最初にこれを聴いた時、オーネットの調子っぱずれのアルトにまずはビックリ。バックのリズム陣と合っているようないないような・・・。何ともむず痒い気分なのでした。それでもファンキーなリズムが気に入ったので度々聴くことに。不思議ですね。そのうちオーネットのアルトが心地良くなってしまったのですから。
ジャマラデイーン・タクマのグルービーなエレクトリック・ベースを中心に乗りの良いリズムを繰り出すリズム陣。その上で何とも気ままに音を紡ぐオーネットの爽快なアルトが快感に変わります。この快感が一度分かってしまえば、このアルバムに詰まっているジャズが楽しくてしょうがなくなります。
2ギター、1ベース、2ドラムの「プライム・タイム・バンド」。私はこのバンドが大好きです。残念ながら私は観に行っていませんが、1986年のライブ・アンダー・ザ・スカイにプライム・タイム・バンドを引き連れて出演しています。その時の映像がこれ。
カッコイイですよね。上記アルバムでは使っていないバイオリンとトランペットもユニークで良い味を出しています。バイオリンは左利きポジション。でもやっぱり私はオーネットのアルトサックスが好き。観客に混じってヒノテルが興味深げに観ていますね。
上記アルバムを買った後、次作の『ヴァージン・ビューティー』はもちろん買いました。しかしその次の『トーン・ダイヤリング』はリアルタイムで買っていません。当時仕事が忙し過ぎてジャズどころではなかったのです。車で夜な夜な峠を攻めたりするのが趣味になっていたというものあります(笑)。その後聴いた『トーン・ダイヤリング』はヒップホップにも挑戦している楽しいアルバムとして気に入っています。
そして今日レコードプレーヤーを修理して聴いたのが『ゴールデン・サークルのオーネット・コールマンVol.1』。
最初に買ったのは輸入盤CDです。出張で東京に寄った際、確か御茶ノ水駅の上のところにあった「セカンドハンズ」で買いました。OJC盤と並んでブルーノートも安かったので、聴きたかった昔のジャズを数枚ずつまとめて何度か買っていました。

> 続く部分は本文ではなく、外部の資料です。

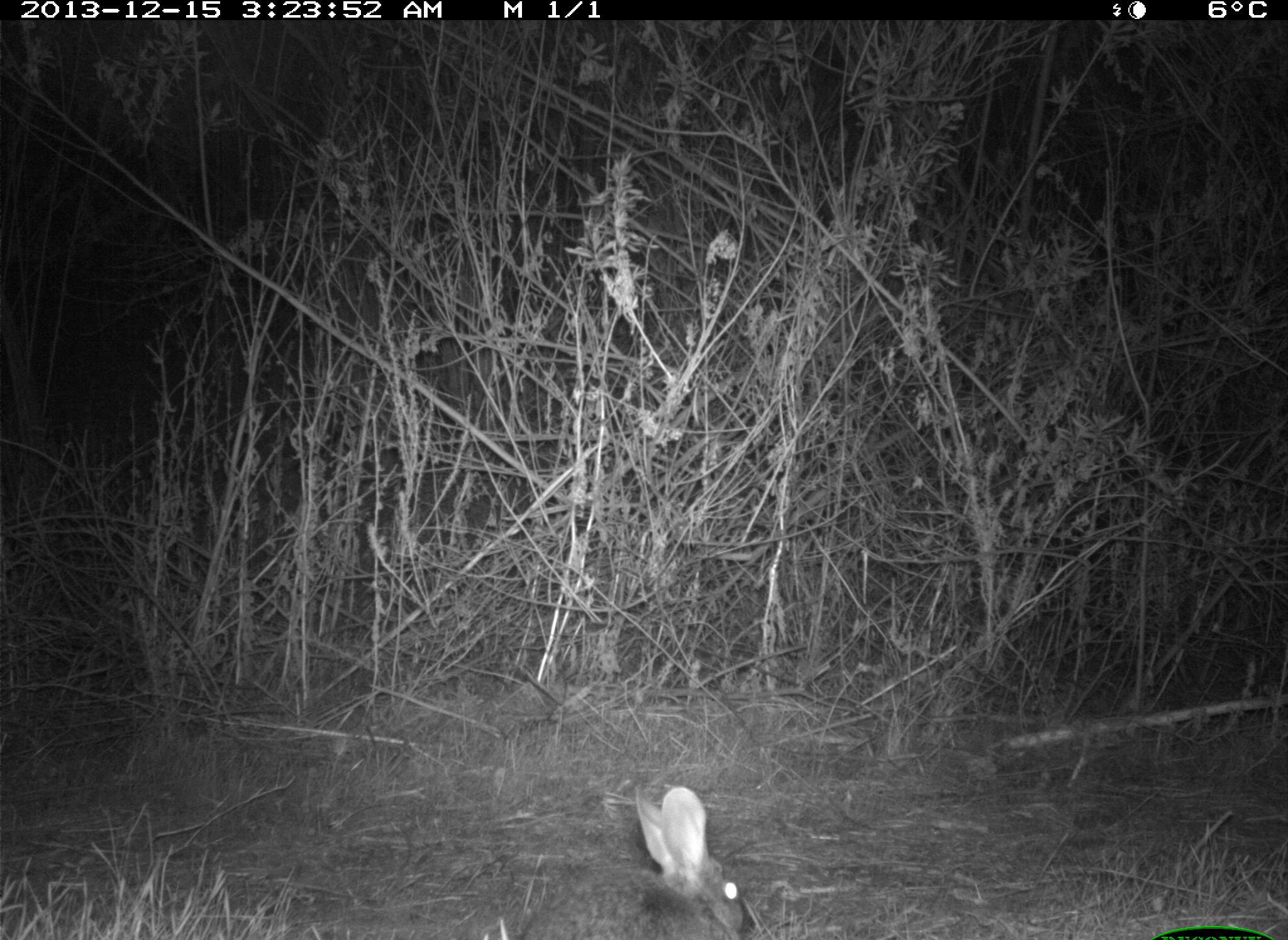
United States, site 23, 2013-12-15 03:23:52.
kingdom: Animalia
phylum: Chordata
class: Mammalia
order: Lagomorpha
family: Leporidae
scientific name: Leporidae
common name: rabbits and hares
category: rabbit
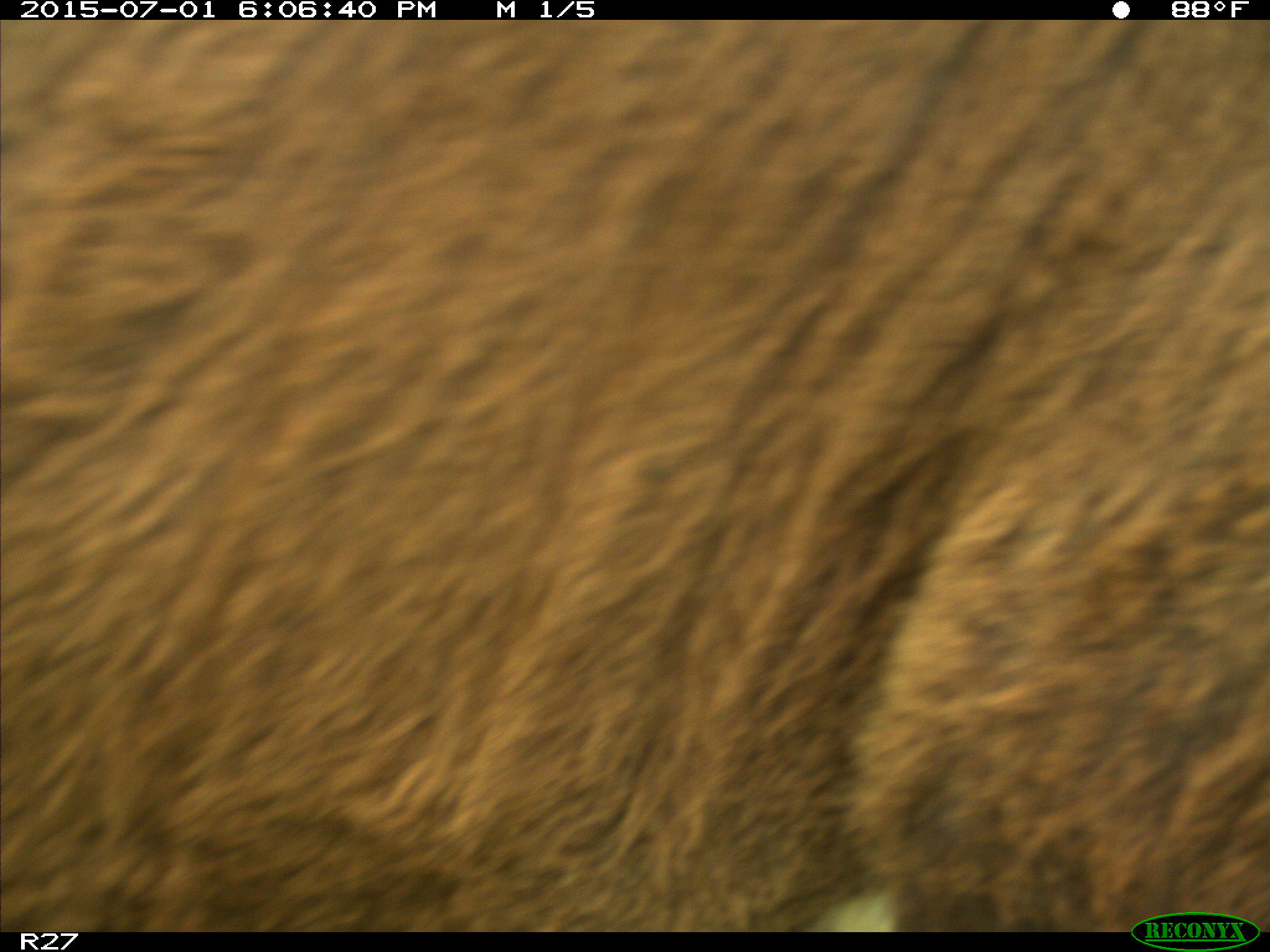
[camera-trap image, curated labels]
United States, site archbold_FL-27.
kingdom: Animalia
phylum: Chordata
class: Mammalia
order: Artiodactyla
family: Bovidae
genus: Bos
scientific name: Bos taurus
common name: domestic cow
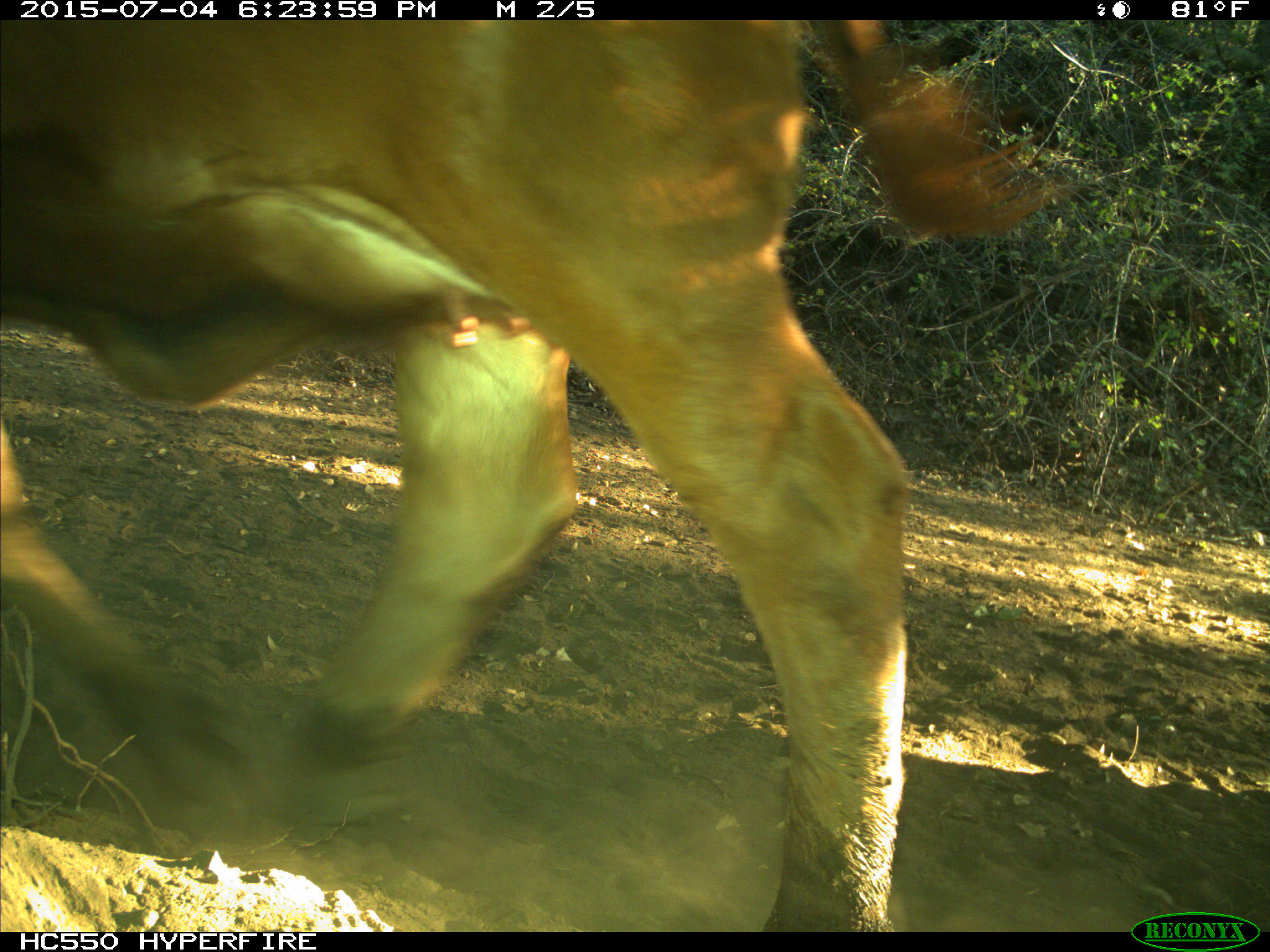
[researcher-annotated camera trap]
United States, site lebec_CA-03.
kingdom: Animalia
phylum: Chordata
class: Mammalia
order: Artiodactyla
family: Bovidae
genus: Bos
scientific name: Bos taurus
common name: domestic cow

今持っているのはレコード。50年代と60年代は出来るだけレコードを持っていようと思い、10年くらい前に買い換えました。これは東芝が輸入して売り始めた頃のリバティ盤。野口久光さんが書いたライナーノーツが入っていて、今読むと当時のジャズの状況が分かって貴重です。
これは仕事に疲れて帰ってから時々聴いていました。仕事に疲れて帰ってから聴くのはピアノ・トリオみたいな考え方がありますが、私は必ずしもそうではないと思っています。ほんと、ストレートアヘッドで爽快なサックス・トリオが聴けます。ノリノリな1曲目を聴いていると元気がもらえますよ。
フリー・ジャスなのですが前記事のトニー・マラビーと同様、全くのフリー・インプロビゼーションではないので、定型リズムがあってメロディーや展開が追えるので聴き難さは意外とありません。ここでも爽快感溢れかつ力強いアルトサックスが鳴っていて、それをサポートする活気あるリズム陣は上記プライム・タイム・バンドと同じ構図。私は特にチャールズ・モフェットの闊達なドラミングが好きです。
このアルバムは録音が良いです。ライブ録音なのにとてもクリヤな音が捉えられています。ますはオーネットの爽快なアルトの音色が良いですね。それから何と言ってもドラムの音が良く、シンバルの金属感、爆ぜるスネア、重量感あるバスドラはオーディオマニアに受けるはずです。
快調に疾走する《フェイセス・アンド・プレイセス》と楽しい感じを伴ったワルツの《ヨーロピアン・エコーズ》が入ったA面を私は愛聴しています。
オーネット・コールマン、楽しい音楽を遺してくれてありがとう。合掌。